JERUSALEM — Grappling with the fallout on their country of a possible forced removal from power of Syria’s President Bashar Assad, Israeli leaders are fluctuating between wariness, cautious optimism, and self-righteousness.
Last week, as the toll exacted by the 11-month Syrian uprising was mounting dramatically, Israelis were offered by their prime minister the customary appraisal that their country is like “a villa in the Mideast jungle.”
“We have received a reminder about what kind of a neighborhood we live in,” reiterated Benjamin Netanyahu, while delivering the customary recipe: “Developing Israel’s strength.”
Netanyahu’s statement prudently reflected the lowest common denominator in an array of tentative attitudes and positions with regard to the chaos gripping Israel’s northeastern neighbor.
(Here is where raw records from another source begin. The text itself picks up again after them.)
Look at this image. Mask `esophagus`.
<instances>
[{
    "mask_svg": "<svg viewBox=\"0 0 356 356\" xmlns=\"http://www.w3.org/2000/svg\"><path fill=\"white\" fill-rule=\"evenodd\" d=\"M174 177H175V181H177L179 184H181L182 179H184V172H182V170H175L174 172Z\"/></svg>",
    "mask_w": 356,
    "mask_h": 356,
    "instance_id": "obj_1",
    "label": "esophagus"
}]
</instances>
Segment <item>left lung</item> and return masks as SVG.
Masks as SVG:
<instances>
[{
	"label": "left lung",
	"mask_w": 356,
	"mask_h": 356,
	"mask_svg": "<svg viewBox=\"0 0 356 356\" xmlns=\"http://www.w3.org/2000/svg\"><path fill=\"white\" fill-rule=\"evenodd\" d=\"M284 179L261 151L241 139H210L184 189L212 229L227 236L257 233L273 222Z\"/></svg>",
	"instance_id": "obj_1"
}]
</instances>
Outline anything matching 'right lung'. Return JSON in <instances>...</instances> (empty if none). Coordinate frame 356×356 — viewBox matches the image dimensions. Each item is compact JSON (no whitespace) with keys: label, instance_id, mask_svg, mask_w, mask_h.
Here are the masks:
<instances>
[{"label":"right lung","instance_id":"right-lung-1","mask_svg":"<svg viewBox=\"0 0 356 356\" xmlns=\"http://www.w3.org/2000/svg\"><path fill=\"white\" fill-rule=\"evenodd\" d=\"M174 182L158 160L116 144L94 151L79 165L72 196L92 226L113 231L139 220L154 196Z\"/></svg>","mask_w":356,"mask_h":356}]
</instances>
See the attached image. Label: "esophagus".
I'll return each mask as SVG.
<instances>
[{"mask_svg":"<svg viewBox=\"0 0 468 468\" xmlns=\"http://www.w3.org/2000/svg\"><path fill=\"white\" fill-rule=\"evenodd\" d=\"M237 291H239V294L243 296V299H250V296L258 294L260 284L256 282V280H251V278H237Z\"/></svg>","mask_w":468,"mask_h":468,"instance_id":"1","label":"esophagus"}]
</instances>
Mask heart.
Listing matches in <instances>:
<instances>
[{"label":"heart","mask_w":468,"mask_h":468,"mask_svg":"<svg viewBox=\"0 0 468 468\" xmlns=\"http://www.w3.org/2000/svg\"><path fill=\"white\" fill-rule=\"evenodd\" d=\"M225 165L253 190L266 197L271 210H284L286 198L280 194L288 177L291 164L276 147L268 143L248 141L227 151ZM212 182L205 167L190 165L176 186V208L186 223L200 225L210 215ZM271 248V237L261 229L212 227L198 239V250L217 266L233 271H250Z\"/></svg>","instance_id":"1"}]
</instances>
Israel officially adopted a policy of noninterference in the Syrian crisis. But that was before the uprising evolved into civil war.
When asked by Army Radio whether Israel was in contact with the Syrian opposition, Strategic Affairs Minister Moshe Ya’alon retorted rather obliquely, “Whether there’s contact or not, don’t expect me to discuss these things in the media.”
Only three months ago, Defense Minister Ehud Barak anticipated that Assad’s ouster was “not a matter of months” but of “many weeks.” His upbeat evaluation was that Syria would cease to constitute the strategic linchpin in the alliance of Israel’s foes.
“When the Assad family falls, it will be a major blow to the radical axis led by Iran … it will weaken Hezbollah and the backing for Hamas, and it will deprive the Iranians of a real stronghold in the Arab world … this is something positive for Israel,” Barak predicted back in December.
Israel launched two inconclusive wars on Syria’s allies across its northern and southern fronts: in 2006 against Hezbollah in Lebanon and in 2008-2009 against Hamas in the Gaza Strip.
However, the upbeat picture (for Israel) depicted by Barak has been but one of the many shifts in operational assessments made within Israeli intelligence circles as they nervously monitor the way the region transforms. Contingency plans for worst-case scenarios have been drawn time and again.
Though the Muslim Brotherhood’s election victory in post-Mubarak Egypt has caused concerns that the “Arab Spring” turmoil was actually an “Islamist winter,” Syria has long been perceived as a buttress of stability against a possible takeover by Muslim fundamentalists.
Israeli officials like to recall how Bashar Assad’s father, Hafez Assad, bloodily handled a Muslim Brotherhood insurgency back in the early 1980s. Until recently, they also pointed out the fact that calm has largely prevailed along the Israeli-occupied Golan Heights since the ceasefire agreement following the 1973 war.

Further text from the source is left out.